Learning To Live With Offshoring

Few management trends have been as defining -- or as divisive -- for the American economy over the past two decades as the practice of companies moving employment or business functions to other nations that can do the work cheaper or better. Call it outsourcing or offshoring, but one effect is the same: job loss at home.


Whether outsourcing will prove to be a long-term benefit or hindrance to the U.S. economy is debatable. But the point increasingly seems moot. Offshoring is so widespread today that almost any company of size is doing it or preparing to. Indeed, outsourcing of manufacturing to China has become almost standard practice, and it is a prime cause of last year's near-$200 billion trade deficit with the mainland. Gartner Inc. estimates the value of offshore information technology and business-process outsourcing totaled $34 billion in 2005 and could double by 2007. India's 60% share of that business will likely decline due to growing wages there. But countries like Russia, Egypt, and South Africa are ready to step in and could account for $30 billion in outsourced services work in two years.

Competition will only grow fiercer as more countries recognize that, unlike capital-intensive manufacturing operations, service outsourcing is relatively cheap to set up and generates up to 100 times as many jobs per dollar invested. That presents a huge challenge to the security of the American workforce. Eventually, U.S. policymakers will have to determine whether structural changes are needed to allow American businesses to better compete against foreign manufacturers and service providers that don't have to shoulder expensive employee benefits, such as health care or pensions, on their own. For instance, governments of some countries, including Japan, handle most health costs, while developing nations such as China don't even offer certain benefits considered de rigueur in the U.S. and Western Europe. That calls into question the structure of America's safety net, which for the past half-century has effectively been shared by employers and government. Policymakers must focus their attention on this threat to our competitiveness.

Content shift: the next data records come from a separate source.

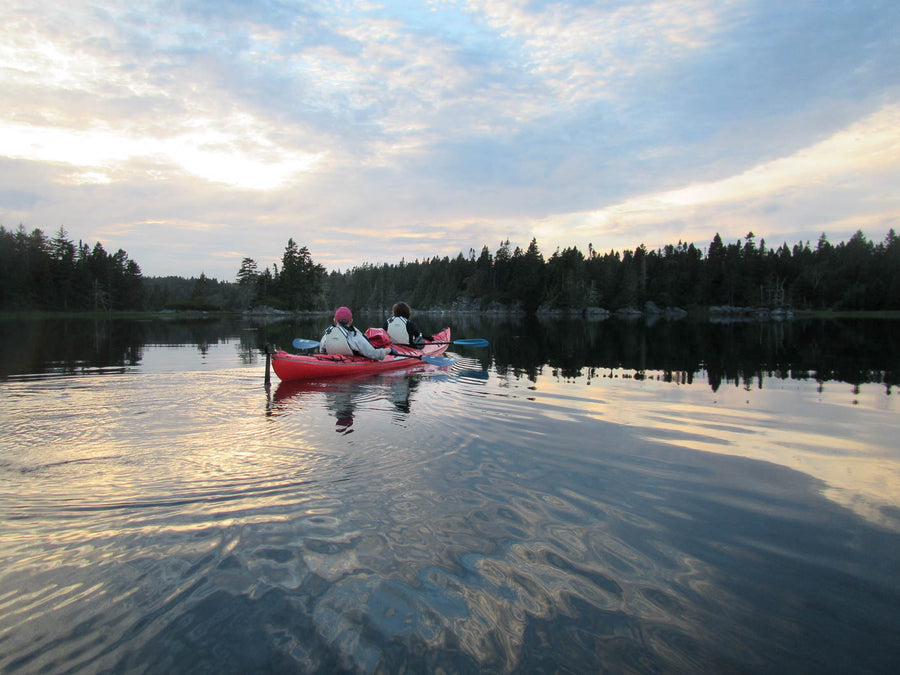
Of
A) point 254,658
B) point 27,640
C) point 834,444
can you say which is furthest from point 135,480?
point 834,444

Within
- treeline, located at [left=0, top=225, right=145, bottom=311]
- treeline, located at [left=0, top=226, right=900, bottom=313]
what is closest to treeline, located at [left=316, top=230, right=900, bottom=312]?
treeline, located at [left=0, top=226, right=900, bottom=313]

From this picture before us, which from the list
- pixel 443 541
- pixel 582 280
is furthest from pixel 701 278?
pixel 443 541

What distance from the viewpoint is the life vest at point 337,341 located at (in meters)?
13.1

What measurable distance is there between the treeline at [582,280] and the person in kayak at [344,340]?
298ft

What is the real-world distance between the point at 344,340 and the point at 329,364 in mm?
983

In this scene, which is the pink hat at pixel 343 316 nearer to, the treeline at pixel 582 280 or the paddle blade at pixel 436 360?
the paddle blade at pixel 436 360

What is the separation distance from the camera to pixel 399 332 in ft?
52.5

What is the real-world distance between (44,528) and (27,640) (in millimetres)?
1730

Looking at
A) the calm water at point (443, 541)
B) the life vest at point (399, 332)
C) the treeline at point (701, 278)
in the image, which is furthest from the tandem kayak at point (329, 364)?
the treeline at point (701, 278)

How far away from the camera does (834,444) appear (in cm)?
708

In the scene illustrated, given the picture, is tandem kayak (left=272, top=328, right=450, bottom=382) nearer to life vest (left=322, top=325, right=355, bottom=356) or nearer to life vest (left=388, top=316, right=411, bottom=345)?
life vest (left=322, top=325, right=355, bottom=356)

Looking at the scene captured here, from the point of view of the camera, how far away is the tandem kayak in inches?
467

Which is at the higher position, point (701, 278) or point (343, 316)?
point (701, 278)

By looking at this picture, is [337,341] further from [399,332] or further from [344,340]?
[399,332]
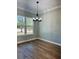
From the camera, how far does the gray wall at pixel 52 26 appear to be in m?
4.36

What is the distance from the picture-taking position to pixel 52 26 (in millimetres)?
4809

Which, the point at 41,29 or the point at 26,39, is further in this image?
the point at 41,29

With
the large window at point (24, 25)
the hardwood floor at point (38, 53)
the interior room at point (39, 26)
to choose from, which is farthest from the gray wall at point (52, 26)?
the hardwood floor at point (38, 53)

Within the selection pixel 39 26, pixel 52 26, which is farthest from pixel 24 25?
pixel 52 26

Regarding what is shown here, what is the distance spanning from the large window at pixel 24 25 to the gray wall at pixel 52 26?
44.3 inches

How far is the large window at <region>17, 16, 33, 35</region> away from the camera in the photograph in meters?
4.98

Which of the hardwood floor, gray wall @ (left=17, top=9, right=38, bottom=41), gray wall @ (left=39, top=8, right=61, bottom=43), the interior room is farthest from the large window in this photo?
the hardwood floor

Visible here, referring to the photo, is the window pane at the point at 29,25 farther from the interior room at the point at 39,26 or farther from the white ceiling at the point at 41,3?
the white ceiling at the point at 41,3

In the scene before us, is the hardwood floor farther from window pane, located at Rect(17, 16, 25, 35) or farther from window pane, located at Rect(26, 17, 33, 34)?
window pane, located at Rect(26, 17, 33, 34)
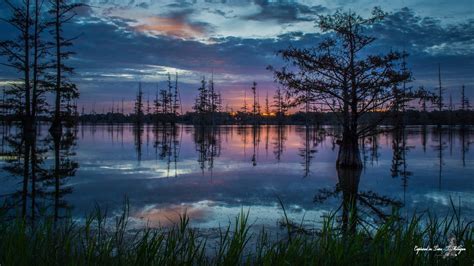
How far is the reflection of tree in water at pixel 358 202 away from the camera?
6410mm

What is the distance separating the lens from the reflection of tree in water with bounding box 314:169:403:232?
21.0 feet

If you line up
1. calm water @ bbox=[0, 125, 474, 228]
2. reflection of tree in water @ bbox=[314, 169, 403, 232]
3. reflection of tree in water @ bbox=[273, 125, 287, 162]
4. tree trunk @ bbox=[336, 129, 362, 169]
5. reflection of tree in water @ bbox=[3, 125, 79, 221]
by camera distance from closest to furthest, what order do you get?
reflection of tree in water @ bbox=[314, 169, 403, 232] < reflection of tree in water @ bbox=[3, 125, 79, 221] < calm water @ bbox=[0, 125, 474, 228] < tree trunk @ bbox=[336, 129, 362, 169] < reflection of tree in water @ bbox=[273, 125, 287, 162]

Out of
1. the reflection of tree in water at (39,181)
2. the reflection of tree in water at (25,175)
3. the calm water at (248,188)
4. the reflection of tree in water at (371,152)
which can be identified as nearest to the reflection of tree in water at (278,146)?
the calm water at (248,188)

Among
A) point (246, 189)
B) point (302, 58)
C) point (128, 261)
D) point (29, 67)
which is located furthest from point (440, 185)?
point (29, 67)

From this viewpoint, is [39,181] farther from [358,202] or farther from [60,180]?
[358,202]

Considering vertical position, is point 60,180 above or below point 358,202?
above

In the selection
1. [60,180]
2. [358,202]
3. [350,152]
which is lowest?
[358,202]

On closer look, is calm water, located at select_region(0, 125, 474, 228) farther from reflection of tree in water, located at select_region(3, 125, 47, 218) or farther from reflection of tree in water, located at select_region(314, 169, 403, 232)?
reflection of tree in water, located at select_region(3, 125, 47, 218)

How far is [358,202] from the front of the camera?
801 cm

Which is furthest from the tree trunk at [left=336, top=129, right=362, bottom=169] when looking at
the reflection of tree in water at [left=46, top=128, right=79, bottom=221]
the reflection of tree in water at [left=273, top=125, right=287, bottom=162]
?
the reflection of tree in water at [left=46, top=128, right=79, bottom=221]

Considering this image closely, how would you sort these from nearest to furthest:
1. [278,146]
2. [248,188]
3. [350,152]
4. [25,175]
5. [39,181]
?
[39,181]
[248,188]
[25,175]
[350,152]
[278,146]

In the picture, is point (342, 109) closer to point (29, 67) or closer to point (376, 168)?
point (376, 168)

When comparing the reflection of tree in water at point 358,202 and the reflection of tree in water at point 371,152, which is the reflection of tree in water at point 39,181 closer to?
the reflection of tree in water at point 358,202

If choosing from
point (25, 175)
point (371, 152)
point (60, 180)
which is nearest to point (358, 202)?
point (60, 180)
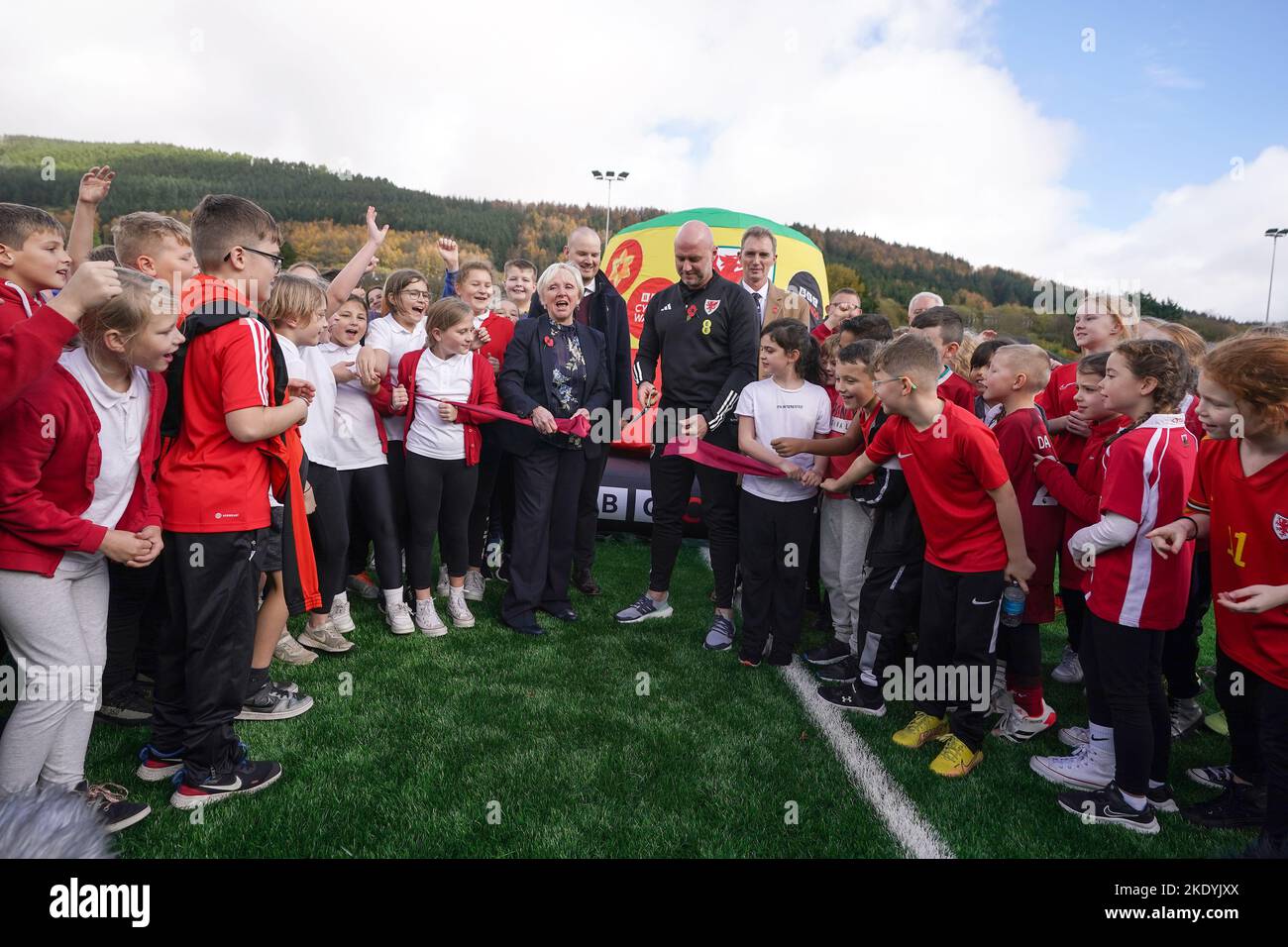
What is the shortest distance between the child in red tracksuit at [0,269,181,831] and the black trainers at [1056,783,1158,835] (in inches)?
135

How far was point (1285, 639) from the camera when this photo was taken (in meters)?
2.28

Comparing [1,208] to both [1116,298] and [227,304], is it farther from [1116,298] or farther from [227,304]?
[1116,298]

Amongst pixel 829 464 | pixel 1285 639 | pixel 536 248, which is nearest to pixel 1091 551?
pixel 1285 639

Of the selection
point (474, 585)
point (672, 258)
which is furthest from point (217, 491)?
point (672, 258)

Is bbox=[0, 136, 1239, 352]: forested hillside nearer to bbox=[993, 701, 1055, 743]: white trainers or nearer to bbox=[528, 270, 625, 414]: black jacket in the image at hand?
bbox=[528, 270, 625, 414]: black jacket

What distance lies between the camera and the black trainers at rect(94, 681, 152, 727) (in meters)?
3.10

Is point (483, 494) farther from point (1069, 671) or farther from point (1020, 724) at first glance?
point (1069, 671)

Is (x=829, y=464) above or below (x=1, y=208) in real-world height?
below

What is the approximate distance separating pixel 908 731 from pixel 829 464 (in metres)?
1.44

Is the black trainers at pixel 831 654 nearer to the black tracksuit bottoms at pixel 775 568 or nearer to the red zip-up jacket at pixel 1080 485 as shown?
the black tracksuit bottoms at pixel 775 568

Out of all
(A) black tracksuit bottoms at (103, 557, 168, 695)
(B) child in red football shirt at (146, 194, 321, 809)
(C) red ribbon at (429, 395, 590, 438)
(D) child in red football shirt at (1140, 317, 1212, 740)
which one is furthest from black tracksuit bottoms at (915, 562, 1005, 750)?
(A) black tracksuit bottoms at (103, 557, 168, 695)

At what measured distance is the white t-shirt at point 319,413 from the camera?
372cm

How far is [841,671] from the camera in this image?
400 cm

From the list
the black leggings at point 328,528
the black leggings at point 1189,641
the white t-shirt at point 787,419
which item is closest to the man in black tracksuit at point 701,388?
the white t-shirt at point 787,419
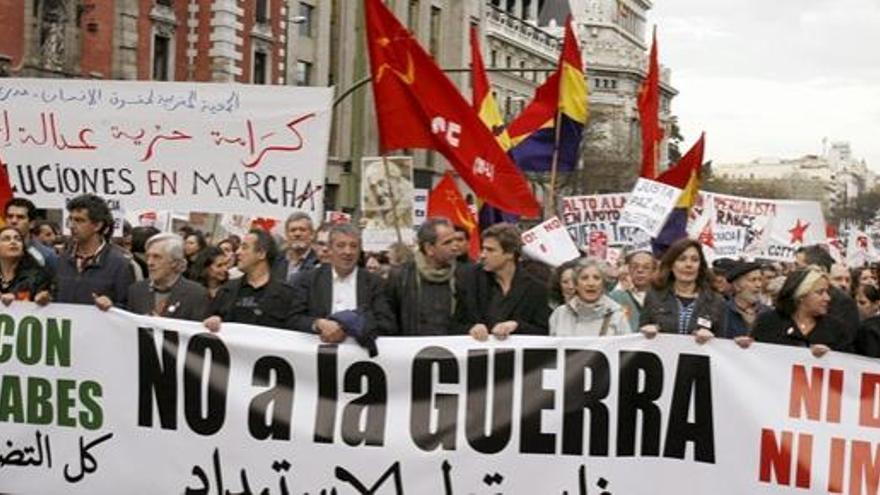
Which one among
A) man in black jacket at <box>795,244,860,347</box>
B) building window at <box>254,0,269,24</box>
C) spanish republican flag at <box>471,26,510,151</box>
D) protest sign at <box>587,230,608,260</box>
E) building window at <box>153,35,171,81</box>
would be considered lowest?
protest sign at <box>587,230,608,260</box>

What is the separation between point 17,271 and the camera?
A: 8.30 meters

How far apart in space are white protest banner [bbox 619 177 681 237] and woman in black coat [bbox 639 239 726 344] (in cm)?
654

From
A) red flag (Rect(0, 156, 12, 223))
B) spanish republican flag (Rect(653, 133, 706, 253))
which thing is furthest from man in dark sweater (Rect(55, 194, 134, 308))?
spanish republican flag (Rect(653, 133, 706, 253))

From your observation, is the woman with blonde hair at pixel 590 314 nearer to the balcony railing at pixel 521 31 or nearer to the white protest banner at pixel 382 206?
the white protest banner at pixel 382 206

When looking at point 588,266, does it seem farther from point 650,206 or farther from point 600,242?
point 600,242

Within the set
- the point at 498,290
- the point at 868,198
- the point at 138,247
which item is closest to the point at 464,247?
the point at 498,290

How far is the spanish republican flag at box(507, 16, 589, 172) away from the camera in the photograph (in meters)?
14.2

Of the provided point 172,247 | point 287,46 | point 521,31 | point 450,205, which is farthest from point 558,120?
point 521,31

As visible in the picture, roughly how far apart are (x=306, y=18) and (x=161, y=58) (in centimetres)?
774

But recognizing that the world has changed inexorably need not spark a cost-driven global race toward the bottom for worker pay and benefits. Many successful German manufacturers have shown that a highly trained workforce can still command top wages in today's global marketplace. Developed nations, therefore, must remain focused on education and training to keep their workers competitive. And U.S. shareholder activists, such as employee pension funds, can and should wield their investor clout. They must press companies to use offshoring not just as a cost-cutting tool but also as a way to transform their businesses so as to maintain more stable long-term employment levels back home. Like it or not, the phenomenon of offshoring is here to stay. The challenge now is how best to manage it.